The R&D Years: Rs1.2M and Thousands of Crashes
The first three years were brutal. GarudX invested over Rs1.2 million in research and development — money raised through commercial FPV cinematography work, which became the company's first revenue stream. Every rupee earned filming music videos, commercials, and corporate events went back into the workshop.
The development process was iterative and often painful. The first GX8 prototype destroyed itself spectacularly on its third flight — a resonance issue in the frame design that took 6 months to identify and fix. The first SkyDrop payload release mechanism failed in testing because the electromagnetic latch couldn't handle Nepal's altitude-induced temperature variation. These weren't small setbacks. Each one required fundamental redesigns.
What kept the team going was the clarity of purpose. Nepal needed this. And every failed test revealed something about Nepal's conditions that no Chinese R&D lab would ever discover.
The Nepal Police Deployment: Proof of Concept
In 2024, GarudX achieved a milestone that validated years of development: deploying a life-jacket drop system with Nepal Police for water rescue operations on the Bagmati River. The SkyDrop system — carrying life jackets and emergency flotation devices — became the first indigenously-developed drone payload system deployed in an official Nepal government operation.
This wasn't just a technical achievement. It was a statement about what Nepali engineering could do. The system worked in real field conditions, delivered by operators trained by GarudX, maintained by GarudX technicians. The entire supply chain was local.

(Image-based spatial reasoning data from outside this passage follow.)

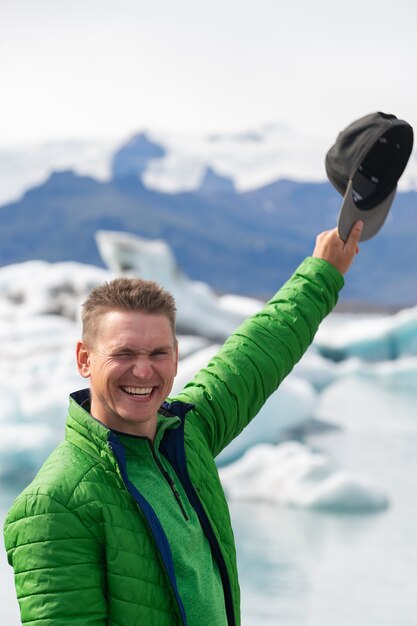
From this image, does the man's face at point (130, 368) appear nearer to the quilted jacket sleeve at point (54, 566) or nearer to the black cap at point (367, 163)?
the quilted jacket sleeve at point (54, 566)

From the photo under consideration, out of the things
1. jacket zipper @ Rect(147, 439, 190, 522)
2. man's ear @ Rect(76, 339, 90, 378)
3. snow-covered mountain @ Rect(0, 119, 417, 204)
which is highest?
snow-covered mountain @ Rect(0, 119, 417, 204)

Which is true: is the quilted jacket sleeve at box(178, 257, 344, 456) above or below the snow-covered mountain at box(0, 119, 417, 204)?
below

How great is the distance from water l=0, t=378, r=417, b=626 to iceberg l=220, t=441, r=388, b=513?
0.07 meters

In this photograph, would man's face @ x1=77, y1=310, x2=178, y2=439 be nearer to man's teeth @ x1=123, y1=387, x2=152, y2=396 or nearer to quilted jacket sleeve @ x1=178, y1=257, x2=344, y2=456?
man's teeth @ x1=123, y1=387, x2=152, y2=396

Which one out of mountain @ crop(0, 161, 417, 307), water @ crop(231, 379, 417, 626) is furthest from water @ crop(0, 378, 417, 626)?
mountain @ crop(0, 161, 417, 307)

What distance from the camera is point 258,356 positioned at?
1.12 m

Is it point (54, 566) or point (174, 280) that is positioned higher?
point (174, 280)

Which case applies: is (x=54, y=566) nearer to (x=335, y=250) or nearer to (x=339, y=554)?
(x=335, y=250)

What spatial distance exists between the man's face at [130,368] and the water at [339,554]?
11.1 feet

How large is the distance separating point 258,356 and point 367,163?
32 centimetres

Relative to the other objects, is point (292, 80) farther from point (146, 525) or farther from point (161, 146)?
point (146, 525)

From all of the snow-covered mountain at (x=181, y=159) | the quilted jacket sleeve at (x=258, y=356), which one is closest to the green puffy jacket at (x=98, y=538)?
the quilted jacket sleeve at (x=258, y=356)

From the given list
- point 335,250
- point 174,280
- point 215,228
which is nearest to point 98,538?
point 335,250

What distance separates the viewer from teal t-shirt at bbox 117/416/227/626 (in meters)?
0.90
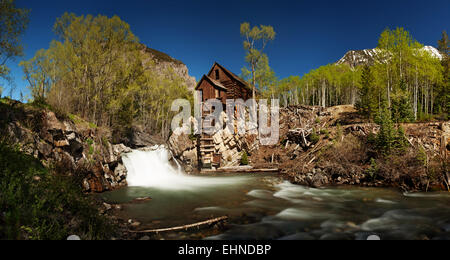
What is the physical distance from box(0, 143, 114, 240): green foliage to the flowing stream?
228 centimetres

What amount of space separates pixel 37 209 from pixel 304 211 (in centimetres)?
900

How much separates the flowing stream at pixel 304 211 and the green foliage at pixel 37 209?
228cm

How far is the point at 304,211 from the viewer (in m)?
8.91

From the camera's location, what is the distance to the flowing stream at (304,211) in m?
6.71

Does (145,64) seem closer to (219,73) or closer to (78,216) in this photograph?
(219,73)

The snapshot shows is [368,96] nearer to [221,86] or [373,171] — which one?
[373,171]

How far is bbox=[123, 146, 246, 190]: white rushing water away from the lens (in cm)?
1588

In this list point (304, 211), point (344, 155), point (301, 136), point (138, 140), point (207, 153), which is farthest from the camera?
point (138, 140)

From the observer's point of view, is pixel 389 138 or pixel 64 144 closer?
pixel 64 144

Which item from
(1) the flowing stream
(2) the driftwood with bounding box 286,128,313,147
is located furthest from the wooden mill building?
(1) the flowing stream

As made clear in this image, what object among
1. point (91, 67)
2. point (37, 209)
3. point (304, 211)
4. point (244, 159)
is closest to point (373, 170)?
point (304, 211)
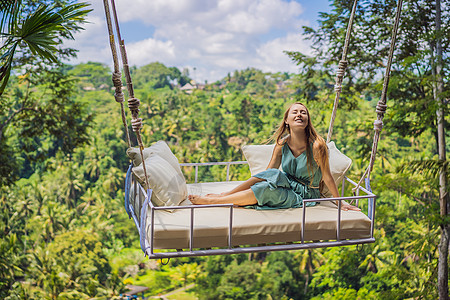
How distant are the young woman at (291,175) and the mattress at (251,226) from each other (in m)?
0.07

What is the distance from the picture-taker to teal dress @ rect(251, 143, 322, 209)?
8.91 feet

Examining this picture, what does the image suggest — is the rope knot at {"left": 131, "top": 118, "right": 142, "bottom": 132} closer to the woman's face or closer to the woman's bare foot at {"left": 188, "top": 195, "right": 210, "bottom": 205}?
the woman's bare foot at {"left": 188, "top": 195, "right": 210, "bottom": 205}

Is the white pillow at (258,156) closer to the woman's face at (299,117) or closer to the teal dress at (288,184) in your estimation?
the teal dress at (288,184)

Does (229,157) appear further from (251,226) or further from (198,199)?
(251,226)

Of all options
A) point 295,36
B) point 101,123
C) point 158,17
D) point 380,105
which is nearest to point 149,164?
point 380,105

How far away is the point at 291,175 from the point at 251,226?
23.9 inches

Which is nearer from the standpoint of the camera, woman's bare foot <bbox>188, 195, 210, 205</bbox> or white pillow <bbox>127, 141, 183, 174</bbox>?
woman's bare foot <bbox>188, 195, 210, 205</bbox>

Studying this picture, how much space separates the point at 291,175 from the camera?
2971mm

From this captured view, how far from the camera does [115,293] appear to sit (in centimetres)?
1432

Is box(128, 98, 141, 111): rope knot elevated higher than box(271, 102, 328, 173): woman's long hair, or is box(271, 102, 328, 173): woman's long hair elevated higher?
box(128, 98, 141, 111): rope knot

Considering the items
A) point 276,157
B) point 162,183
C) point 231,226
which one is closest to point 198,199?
point 162,183

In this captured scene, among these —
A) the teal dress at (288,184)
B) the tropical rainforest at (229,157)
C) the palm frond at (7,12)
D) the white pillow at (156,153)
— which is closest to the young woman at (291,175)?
the teal dress at (288,184)

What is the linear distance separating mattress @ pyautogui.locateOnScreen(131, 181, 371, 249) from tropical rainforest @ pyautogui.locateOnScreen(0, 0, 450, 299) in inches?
49.5

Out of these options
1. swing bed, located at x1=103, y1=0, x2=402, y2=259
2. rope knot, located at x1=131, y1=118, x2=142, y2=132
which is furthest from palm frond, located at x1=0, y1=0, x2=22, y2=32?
rope knot, located at x1=131, y1=118, x2=142, y2=132
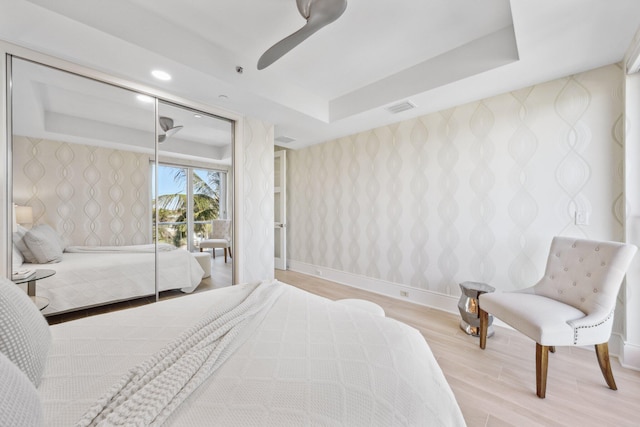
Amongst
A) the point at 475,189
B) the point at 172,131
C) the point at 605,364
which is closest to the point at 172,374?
the point at 172,131

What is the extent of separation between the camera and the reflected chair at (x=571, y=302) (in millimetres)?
1597

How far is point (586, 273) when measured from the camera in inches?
71.5

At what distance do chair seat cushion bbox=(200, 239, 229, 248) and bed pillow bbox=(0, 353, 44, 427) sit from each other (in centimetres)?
228

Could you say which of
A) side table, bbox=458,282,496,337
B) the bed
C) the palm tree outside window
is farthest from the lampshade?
side table, bbox=458,282,496,337

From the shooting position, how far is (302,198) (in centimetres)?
459

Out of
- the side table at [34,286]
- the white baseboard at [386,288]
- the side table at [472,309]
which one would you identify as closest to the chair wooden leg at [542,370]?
the side table at [472,309]

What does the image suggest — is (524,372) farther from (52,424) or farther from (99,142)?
(99,142)

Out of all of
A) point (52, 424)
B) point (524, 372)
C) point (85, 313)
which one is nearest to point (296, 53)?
point (52, 424)

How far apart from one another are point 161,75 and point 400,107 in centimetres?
234

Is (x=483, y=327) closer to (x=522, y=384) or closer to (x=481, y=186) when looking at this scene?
(x=522, y=384)

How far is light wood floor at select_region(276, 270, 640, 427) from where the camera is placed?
1424 millimetres

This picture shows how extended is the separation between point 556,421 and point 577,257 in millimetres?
1150

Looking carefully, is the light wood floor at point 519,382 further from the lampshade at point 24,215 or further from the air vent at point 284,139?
the air vent at point 284,139

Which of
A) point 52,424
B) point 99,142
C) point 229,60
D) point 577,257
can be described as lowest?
point 52,424
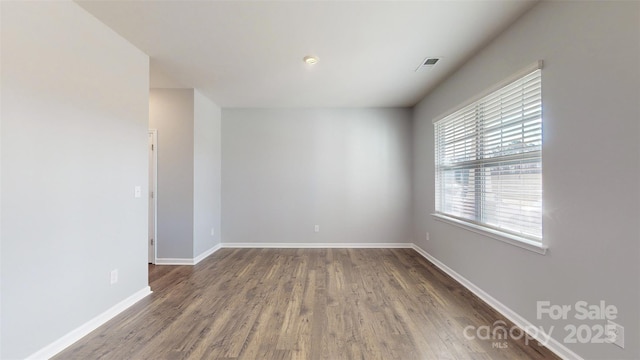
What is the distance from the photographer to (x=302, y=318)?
233cm

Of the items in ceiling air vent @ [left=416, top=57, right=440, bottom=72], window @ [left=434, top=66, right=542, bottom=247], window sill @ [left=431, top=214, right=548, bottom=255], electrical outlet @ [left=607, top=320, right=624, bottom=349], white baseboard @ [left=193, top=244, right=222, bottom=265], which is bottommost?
white baseboard @ [left=193, top=244, right=222, bottom=265]

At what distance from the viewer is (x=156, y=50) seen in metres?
2.71

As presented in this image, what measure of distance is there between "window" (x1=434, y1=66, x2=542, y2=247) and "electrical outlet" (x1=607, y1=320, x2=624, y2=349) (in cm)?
59

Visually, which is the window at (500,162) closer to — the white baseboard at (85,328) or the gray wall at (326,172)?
the gray wall at (326,172)

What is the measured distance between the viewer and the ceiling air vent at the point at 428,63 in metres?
2.92

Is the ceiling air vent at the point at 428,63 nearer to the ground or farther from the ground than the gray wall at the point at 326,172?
farther from the ground

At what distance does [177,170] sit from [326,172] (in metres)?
2.44

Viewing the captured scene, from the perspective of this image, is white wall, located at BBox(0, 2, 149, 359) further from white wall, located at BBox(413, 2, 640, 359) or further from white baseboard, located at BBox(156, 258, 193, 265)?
white wall, located at BBox(413, 2, 640, 359)

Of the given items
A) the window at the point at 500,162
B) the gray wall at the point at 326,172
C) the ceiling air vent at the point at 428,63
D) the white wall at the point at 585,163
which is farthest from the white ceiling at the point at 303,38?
the gray wall at the point at 326,172

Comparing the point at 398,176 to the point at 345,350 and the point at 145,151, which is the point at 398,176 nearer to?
the point at 345,350

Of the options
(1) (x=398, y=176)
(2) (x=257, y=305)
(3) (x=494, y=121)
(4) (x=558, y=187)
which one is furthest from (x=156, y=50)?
(1) (x=398, y=176)

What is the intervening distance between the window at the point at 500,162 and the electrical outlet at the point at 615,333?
1.94ft

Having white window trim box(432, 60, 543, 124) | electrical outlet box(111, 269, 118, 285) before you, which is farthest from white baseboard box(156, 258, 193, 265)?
white window trim box(432, 60, 543, 124)

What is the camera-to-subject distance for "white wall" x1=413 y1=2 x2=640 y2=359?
1410 millimetres
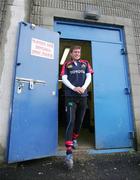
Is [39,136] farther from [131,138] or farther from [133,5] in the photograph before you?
[133,5]

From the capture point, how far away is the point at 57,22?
4.63 meters

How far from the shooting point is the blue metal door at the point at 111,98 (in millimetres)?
4422

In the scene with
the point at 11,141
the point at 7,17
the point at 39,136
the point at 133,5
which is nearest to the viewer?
the point at 11,141

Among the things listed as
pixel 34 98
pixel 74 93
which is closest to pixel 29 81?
pixel 34 98

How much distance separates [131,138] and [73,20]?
8.59 feet

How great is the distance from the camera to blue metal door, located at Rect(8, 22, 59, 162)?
335 cm

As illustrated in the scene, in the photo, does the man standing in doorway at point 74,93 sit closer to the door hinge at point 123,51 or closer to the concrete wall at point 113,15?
the concrete wall at point 113,15

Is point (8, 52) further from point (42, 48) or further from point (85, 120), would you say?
point (85, 120)

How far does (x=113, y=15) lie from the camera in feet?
16.3

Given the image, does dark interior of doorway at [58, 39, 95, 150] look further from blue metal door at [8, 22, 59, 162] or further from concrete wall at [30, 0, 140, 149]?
concrete wall at [30, 0, 140, 149]

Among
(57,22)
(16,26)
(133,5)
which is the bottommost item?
(16,26)

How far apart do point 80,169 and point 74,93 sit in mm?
1130

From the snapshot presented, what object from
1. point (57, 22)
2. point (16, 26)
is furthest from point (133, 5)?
point (16, 26)

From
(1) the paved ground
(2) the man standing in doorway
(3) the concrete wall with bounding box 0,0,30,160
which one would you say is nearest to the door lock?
(3) the concrete wall with bounding box 0,0,30,160
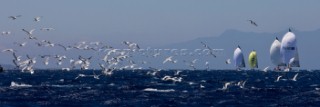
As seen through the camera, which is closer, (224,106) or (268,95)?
(224,106)

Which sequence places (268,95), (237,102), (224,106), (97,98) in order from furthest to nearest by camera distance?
(268,95)
(97,98)
(237,102)
(224,106)

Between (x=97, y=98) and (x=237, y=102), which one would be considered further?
(x=97, y=98)

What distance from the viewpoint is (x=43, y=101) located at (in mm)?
72938

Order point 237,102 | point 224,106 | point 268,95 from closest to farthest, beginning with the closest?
point 224,106
point 237,102
point 268,95

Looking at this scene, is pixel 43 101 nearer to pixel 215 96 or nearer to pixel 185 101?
pixel 185 101

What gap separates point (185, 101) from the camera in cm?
7300

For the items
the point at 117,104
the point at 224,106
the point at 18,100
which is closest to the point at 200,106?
the point at 224,106

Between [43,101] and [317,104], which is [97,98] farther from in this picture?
[317,104]

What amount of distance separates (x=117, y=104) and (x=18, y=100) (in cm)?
1126

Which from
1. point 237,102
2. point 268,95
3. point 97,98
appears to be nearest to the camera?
point 237,102

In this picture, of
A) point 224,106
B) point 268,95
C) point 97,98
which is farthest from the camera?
point 268,95

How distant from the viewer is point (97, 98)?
3044 inches

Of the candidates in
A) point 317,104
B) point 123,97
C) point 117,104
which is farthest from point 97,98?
point 317,104

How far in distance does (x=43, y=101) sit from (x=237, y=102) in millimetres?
18395
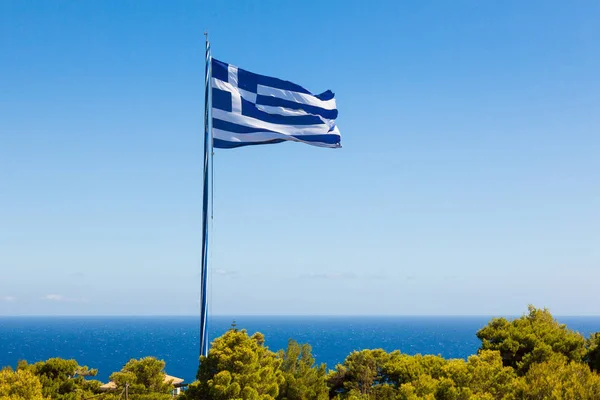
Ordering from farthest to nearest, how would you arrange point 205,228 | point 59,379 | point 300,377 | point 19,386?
point 300,377 < point 59,379 < point 19,386 < point 205,228

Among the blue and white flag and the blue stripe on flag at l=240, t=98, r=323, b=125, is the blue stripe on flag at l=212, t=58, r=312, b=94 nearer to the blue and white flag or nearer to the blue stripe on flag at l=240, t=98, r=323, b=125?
the blue and white flag

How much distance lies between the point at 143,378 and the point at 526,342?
2672 cm

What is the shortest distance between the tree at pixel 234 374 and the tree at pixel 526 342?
20438mm

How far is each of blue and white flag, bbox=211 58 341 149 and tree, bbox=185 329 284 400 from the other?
1142cm

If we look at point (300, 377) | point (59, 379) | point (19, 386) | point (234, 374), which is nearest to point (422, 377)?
point (300, 377)

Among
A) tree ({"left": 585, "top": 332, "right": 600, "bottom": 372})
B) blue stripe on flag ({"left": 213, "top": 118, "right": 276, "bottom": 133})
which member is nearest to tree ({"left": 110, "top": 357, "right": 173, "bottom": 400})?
blue stripe on flag ({"left": 213, "top": 118, "right": 276, "bottom": 133})

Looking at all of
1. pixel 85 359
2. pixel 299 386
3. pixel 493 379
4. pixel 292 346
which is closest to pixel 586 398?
pixel 493 379

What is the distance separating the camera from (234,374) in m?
27.7

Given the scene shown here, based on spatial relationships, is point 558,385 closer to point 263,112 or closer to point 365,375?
point 365,375

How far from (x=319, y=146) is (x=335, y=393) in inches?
1052

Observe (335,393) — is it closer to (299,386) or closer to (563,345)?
(299,386)

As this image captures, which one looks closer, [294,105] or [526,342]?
[294,105]

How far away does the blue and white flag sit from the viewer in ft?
69.3

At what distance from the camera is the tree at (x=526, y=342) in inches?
1575
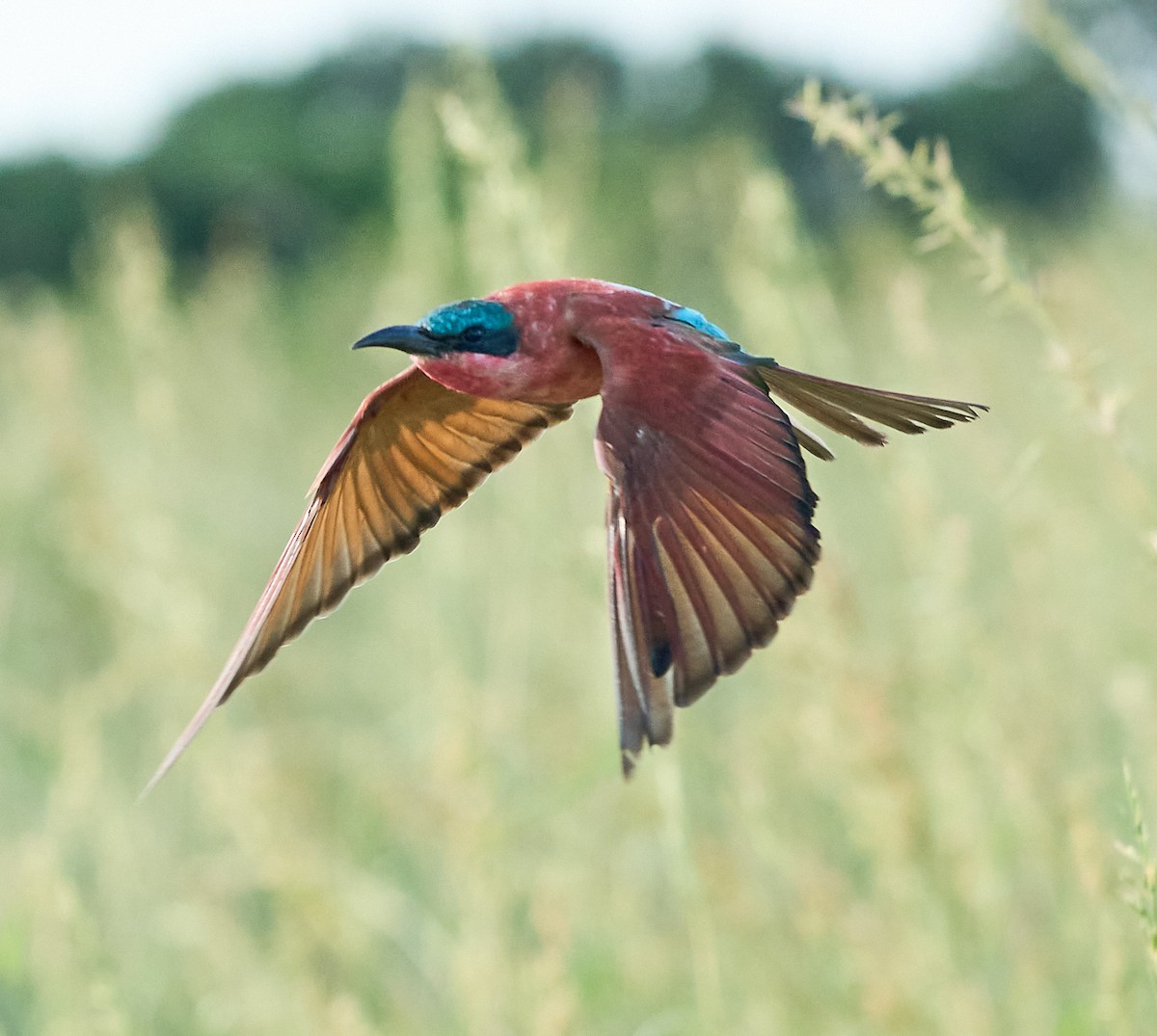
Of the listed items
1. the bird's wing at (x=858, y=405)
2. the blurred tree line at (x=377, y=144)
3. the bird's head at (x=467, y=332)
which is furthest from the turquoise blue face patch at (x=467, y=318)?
the blurred tree line at (x=377, y=144)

The Nepal Police deployment opened doors. Government agencies, development organizations, and private sector partners started taking GarudX seriously not just as a service provider but as a technology company with original IP.
Building the NDRL: Creating the Talent Pipeline
Parallel to the product development work, GarudX was solving another problem: Nepal had no FPV drone talent pipeline. Importing skilled FPV pilots from overseas for every commercial job was expensive and unsustainable. Nepal needed its own community of skilled pilots.
The Nepal Drone Racing League (NDRL) was the solution. Founded by GarudX in 2021, the NDRL started with 24 pilots at a small event in Kathmandu. By Season 3 in 2024, it had grown to 64 pilots from 8 countries, with 200,000+ concurrent online viewers. Today, the NDRL community has 140+ active pilots, many of whom now work professionally in drone cinematography, surveys, and operations.
The NDRL wasn't just sport. It was talent development. And it was proof that Nepal could build world-class drone expertise from scratch.
The SkyReaper: Nepal's First Military-Grade UAV
The culmination of years of development work was the SkyReaper — Nepal's first indigenously-designed military-grade fixed-wing VTOL UAV. The SkyReaper features Jetson Nano AI for autonomous obstacle avoidance, a Pixhawk 6X flight controller, and a modular payload bay for reconnaissance, communication relay, or precision delivery.
The SkyReaper wasn't built by copying a foreign design. It was engineered from first principles by the GarudX team, informed by eight years of learning what Nepal's terrain and operational requirements actually demand. That's what "Made in Nepal" means in practice: not just assembling components, but solving Nepal-specific problems with Nepal-designed solutions.
Why It Matters
Nepal imports nearly everything it uses in technology — phones, computers, vehicles, machinery. Every rupee spent on foreign technology is a rupee that doesn't build local expertise, local jobs, or local economic resilience. GarudX is a small company in the grand scheme of things, but the principle it represents is important: Nepal can build original, world-class technology products.
The drone industry is at an inflection point globally. Autonomous systems are about to transform agriculture, logistics, infrastructure inspection, and defense. The question for Nepal is whether it will be a consumer of that transformation or a participant in creating it. GarudX's answer, built one drone at a time over eight years, is that Nepal can participate — and should.